--- SOURCE DOCUMENT ---

But in January, after the six months of payments ended, low-income Black and Latino families were hit hard: The childhood poverty rate rose from 12 percent in December to 17 percent in January—and soared to over 23 percent for Latino children and 25 percent for Black children.
Guaranteed basic income could bode well for reducing evictions since such a program would enable people to better afford housing.
Universal care infrastructure. Building a universal care structure is one part of a broader network of care reforms that would aid in preventing children and their families from being evicted in the first place. This includes but isn’t limited to culturally-competent universal care for kids ages zero to five; universal summer school and afterschool programs; and universal paid family and medical leave.
The need is urgent, and the benefits are immense. The U.S. invests among the lowest amount in child care compared to its peer nations, which leaves families with a bill that is too high for most. The Women’s Bureau report found that child care costs in every county in the United States exceed the affordability threshold of seven percent of family median income. Infant care costs more than in-state college tuition in more than 25 states. Parents are paying as much or more than their rent or mortgage for this level of child care because it takes a lot of people to provide adequate child care. Depending on state regulations, one teacher can take care of as many as 30 kindergarteners. Still, teacher-student ratios are much lower for younger children, with one teacher only being able to care for four, five, or six infants or toddlers at a time. Despite the demands on their labor and the skill set required, many child care providers and teachers make poverty wages.

--- PROVIDED RECORDS ---

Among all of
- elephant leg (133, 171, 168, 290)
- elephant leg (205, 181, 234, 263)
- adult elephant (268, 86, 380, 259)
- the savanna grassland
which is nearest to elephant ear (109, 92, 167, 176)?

---

PROBLEM STATEMENT: Return the portion of the article on child poverty and care that runs from "But in January, after" to "for Black children.", copied word for word.

RESPONSE:
But in January, after the six months of payments ended, low-income Black and Latino families were hit hard: The childhood poverty rate rose from 12 percent in December to 17 percent in January—and soared to over 23 percent for Latino children and 25 percent for Black children.